The Scale of the Exposure
Fifteen million patients is not an abstraction. It is a number that, if distributed across the dental practices using MMG Fusion’s platform, likely represents millions of individual patients receiving notification letters about a breach of a vendor relationship they had no knowledge of and no ability to assess.
That notification cascade — coordinated across hundreds of small dental practices, each independently obligated under HIPAA — is itself a significant operational and reputational event. Many of those practices faced notification obligations with no existing incident response capability, no established OCR relationships, and limited awareness that a business associate breach had occurred at all.
OCR can collect $10,000 from the defunct vendor. It cannot collect the cost of patient notification, the erosion of patient trust, or the time and expense of breach response from the practices that were left to manage MMG Fusion’s compliance failure.

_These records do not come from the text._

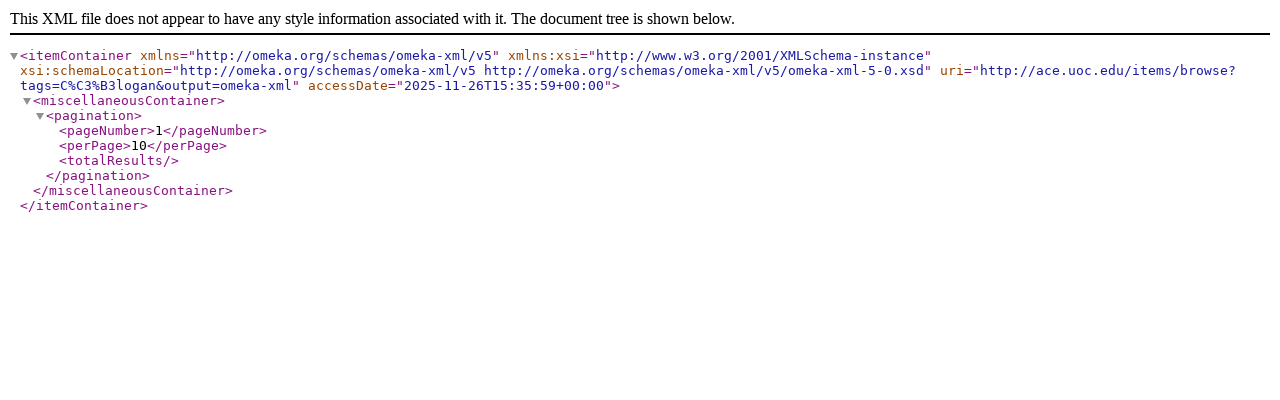

--- FILE ---
content_type: text/xml;charset=UTF-8
request_url: http://ace.uoc.edu/items/browse?tags=C%C3%B3logan&output=omeka-xml
body_size: 327
content:
<?xml version="1.0" encoding="UTF-8"?>
<itemContainer xmlns="http://omeka.org/schemas/omeka-xml/v5" xmlns:xsi="http://www.w3.org/2001/XMLSchema-instance" xsi:schemaLocation="http://omeka.org/schemas/omeka-xml/v5 http://omeka.org/schemas/omeka-xml/v5/omeka-xml-5-0.xsd" uri="http://ace.uoc.edu/items/browse?tags=C%C3%B3logan&amp;output=omeka-xml" accessDate="2025-11-26T15:35:59+00:00">
  <miscellaneousContainer>
    <pagination>
      <pageNumber>1</pageNumber>
      <perPage>10</perPage>
      <totalResults/>
    </pagination>
  </miscellaneousContainer>
</itemContainer>
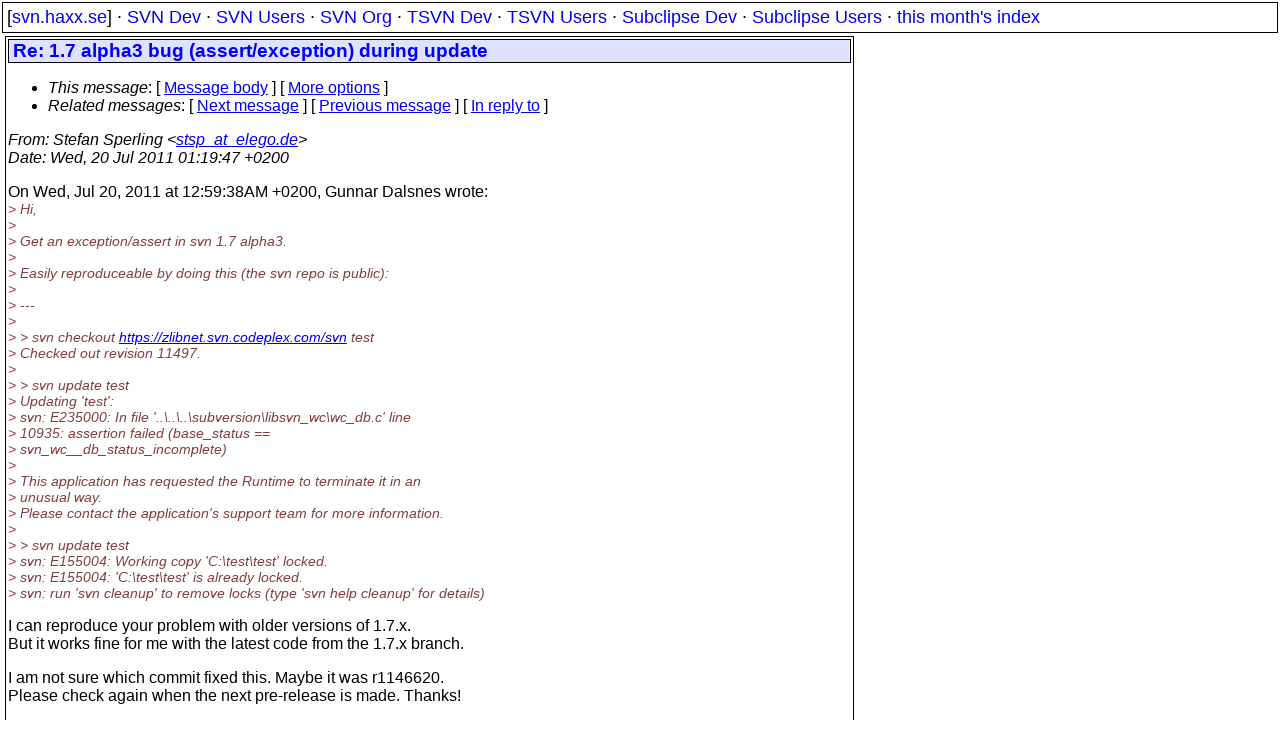

--- FILE ---
content_type: text/html
request_url: https://svn.haxx.se/users/archive-2011-07/0255.shtml
body_size: 2287
content:
<!DOCTYPE HTML PUBLIC "-//W3C//DTD HTML 4.01 Transitional//EN" "http://www.w3.org/TR/html4/loose.dtd">
<html lang="en">
<head>
<title>Subversion Users: Re: 1.7 alpha3 bug (assert/exception) during update</title>
<link rel="STYLESHEET" type="text/css" href="/svn.css">
</head>
<body>
<div class="topmenu">
[<a href="/">svn.haxx.se</a>] &middot;
<a href="/dev/">SVN Dev</a> &middot;
<a href="/users/">SVN Users</a> &middot;
<a href="/org/">SVN Org</a> &middot;
<a href="/tsvn/">TSVN Dev</a> &middot;
<a href="/tsvnusers/">TSVN Users</a> &middot;
<a href="/subdev/">Subclipse Dev</a> &middot;
<a href="/subusers/">Subclipse Users</a> &middot;
<a href="./">this month's index</a>
</div>
<table><tr valign="top"><td>
<div class="box">


<div class="head">
<h1>Re: 1.7 alpha3 bug (assert/exception) during update</h1>
<!-- received="Wed Jul 20 01:20:25 2011" -->
<!-- isoreceived="20110719232025" -->
<!-- sent="Wed, 20 Jul 2011 01:19:47 +0200" -->
<!-- isosent="20110719231947" -->
<!-- name="Stefan Sperling" -->
<!-- email="stsp_at_elego.de" -->
<!-- subject="Re: 1.7 alpha3 bug (assert/exception) during update" -->
<!-- id="20110719231946.GB15422_at_ted.stsp.name" -->
<!-- charset="us-ascii" -->
<!-- inreplyto="4E260C5A.3090405&#64;online.no" -->
<!-- expires="-1" -->
<map id="navbar" name="navbar">
<ul class="links">
<li>
<dfn>This message</dfn>:
[ <a href="#start" name="options1" id="options1" tabindex="1">Message body</a> ]
 [ <a href="#options2">More options</a> ]
</li>
<li>
<dfn>Related messages</dfn>:
<!-- unext="start" -->
[ <a href="0256.shtml" title="Bert Huijben: &quot;RE: 1.7 alpha3 bug (assert/exception) during update&quot;">Next message</a> ]
[ <a href="0254.shtml" title="Daniel Shahaf: &quot;Re: 1.7 alpha3 bug (assert/exception) during update&quot;">Previous message</a> ]
[ <a href="0253.shtml" title="Gunnar Dalsnes: &quot;1.7 alpha3 bug (assert/exception) during update&quot;">In reply to</a> ]
<!-- unextthread="start" -->
<!-- ureply="end" -->
</li>
</ul>
</map>
</div>
<!-- body="start" -->
<div class="mail">
<address class="headers">
<span id="from">
<dfn>From</dfn>: Stefan Sperling &lt;<a href="mailto:stsp_at_elego.de?Subject=Re:%201.7%20alpha3%20bug%20(assert/exception)%20during%20update">stsp_at_elego.de</a>&gt;
</span><br />
<span id="date"><dfn>Date</dfn>: Wed, 20 Jul 2011 01:19:47 +0200</span><br />
</address>
<p>
On Wed, Jul 20, 2011 at 12:59:38AM +0200, Gunnar Dalsnes wrote:
<br />
<em class="quotelev1">&gt; Hi,
</em><br />
<em class="quotelev1">&gt; 
</em><br />
<em class="quotelev1">&gt; Get an exception/assert in svn 1.7 alpha3.
</em><br />
<em class="quotelev1">&gt; 
</em><br />
<em class="quotelev1">&gt; Easily reproduceable by doing this (the svn repo is public):
</em><br />
<em class="quotelev1">&gt; 
</em><br />
<em class="quotelev1">&gt; ---
</em><br />
<em class="quotelev1">&gt; 
</em><br />
<em class="quotelev2">&gt; &gt; svn checkout <a href="https://zlibnet.svn.codeplex.com/svn">https://zlibnet.svn.codeplex.com/svn</a> test
</em><br />
<em class="quotelev1">&gt; Checked out revision 11497.
</em><br />
<em class="quotelev1">&gt; 
</em><br />
<em class="quotelev2">&gt; &gt; svn update test
</em><br />
<em class="quotelev1">&gt; Updating 'test':
</em><br />
<em class="quotelev1">&gt; svn: E235000: In file '..\..\..\subversion\libsvn_wc\wc_db.c' line
</em><br />
<em class="quotelev1">&gt; 10935: assertion failed (base_status ==
</em><br />
<em class="quotelev1">&gt; svn_wc__db_status_incomplete)
</em><br />
<em class="quotelev1">&gt; 
</em><br />
<em class="quotelev1">&gt; This application has requested the Runtime to terminate it in an
</em><br />
<em class="quotelev1">&gt; unusual way.
</em><br />
<em class="quotelev1">&gt; Please contact the application's support team for more information.
</em><br />
<em class="quotelev1">&gt; 
</em><br />
<em class="quotelev2">&gt; &gt; svn update test
</em><br />
<em class="quotelev1">&gt; svn: E155004: Working copy 'C:\test\test' locked.
</em><br />
<em class="quotelev1">&gt; svn: E155004: 'C:\test\test' is already locked.
</em><br />
<em class="quotelev1">&gt; svn: run 'svn cleanup' to remove locks (type 'svn help cleanup' for details)
</em><br />
<p>I can reproduce your problem with older versions of 1.7.x.
<br />
But it works fine for me with the latest code from the 1.7.x branch.
<br />
<p>I am not sure which commit fixed this. Maybe it was r1146620.
<br />
Please check again when the next pre-release is made. Thanks!
<br />
<p>This is how it behaves for me with the latest 1.7.x:
<br />
<p>$ svn info
<br />
Path: .
<br />
Working Copy Root Path: /tmp/test
<br />
URL: <a href="https://zlibnet.svn.codeplex.com/svn">https://zlibnet.svn.codeplex.com/svn</a>
<br />
Repository Root: <a href="https://zlibnet.svn.codeplex.com/svn">https://zlibnet.svn.codeplex.com/svn</a>
<br />
Repository UUID: 37308e9d-ab76-48fb-8b0d-99fc395a6d69
<br />
Revision: 11497
<br />
Node Kind: directory
<br />
Schedule: normal
<br />
<p>$ svn up test
<br />
Updating 'test':
<br />
Update complete.
<br />
$ 
<br />
<span id="received"><dfn>Received on</dfn> 2011-07-20 01:20:25 CEST</span>
</div>
<!-- body="end" -->
<div class="foot">
<map id="navbarfoot" name="navbarfoot" title="Related messages">
<ul class="links">
<li><dfn>This message</dfn>: [ <a href="#start">Message body</a> ]</li>
<!-- lnext="start" -->
<li><dfn>Next message</dfn>: <a href="0256.shtml" title="Next message in the list">Bert Huijben: "RE: 1.7 alpha3 bug (assert/exception) during update"</a></li>
<li><dfn>Previous message</dfn>: <a href="0254.shtml" title="Previous message in the list">Daniel Shahaf: "Re: 1.7 alpha3 bug (assert/exception) during update"</a></li>
<li><dfn>In reply to</dfn>: <a href="0253.shtml" title="Message to which this message replies">Gunnar Dalsnes: "1.7 alpha3 bug (assert/exception) during update"</a></li>
<!-- lnextthread="start" -->
<!-- lreply="end" -->
</ul>
<ul class="links">
<li><a name="options2" id="options2"></a><dfn>Contemporary messages sorted</dfn>: [ <a href="date.shtml#255" title="Contemporary messages by date">by date</a> ] [ <a href="index.shtml#255" title="Contemporary discussion threads">by thread</a> ] [ <a href="subject.shtml#255" title="Contemporary messages by subject">by subject</a> ] [ <a href="author.shtml#255" title="Contemporary messages by author">by author</a> ] [ <a href="attachment.shtml" title="Contemporary messages by attachment">by messages with attachments</a> ]</li>
</ul>
</map>
</div>
<!-- trailer="footer" -->
</div>
</td><td>
</td></tr></table>
<p>
 This is an archived mail posted to the <a href="/users/">Subversion Users</a>
 mailing list.</p>
<p>This site is subject to the Apache <a href="https://privacy.apache.org/policies/privacy-policy-public.html">Privacy Policy</a> and the Apache <a href="https://www.apache.org/foundation/public-archives.html">Public Forum Archive Policy</a>.



</body>
</html>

The lesson is not that OCR’s enforcement framework is inadequate. It is that enforcement after the fact is a poor substitute for vendor due diligence before and during the relationship. The $10,000 penalty is the price OCR could extract. The real cost of the MMG Fusion breach was paid by the practices and patients it left behind.
This article is provided for informational purposes only and does not constitute legal advice. Organizations should consult qualified legal counsel regarding their specific compliance obligations.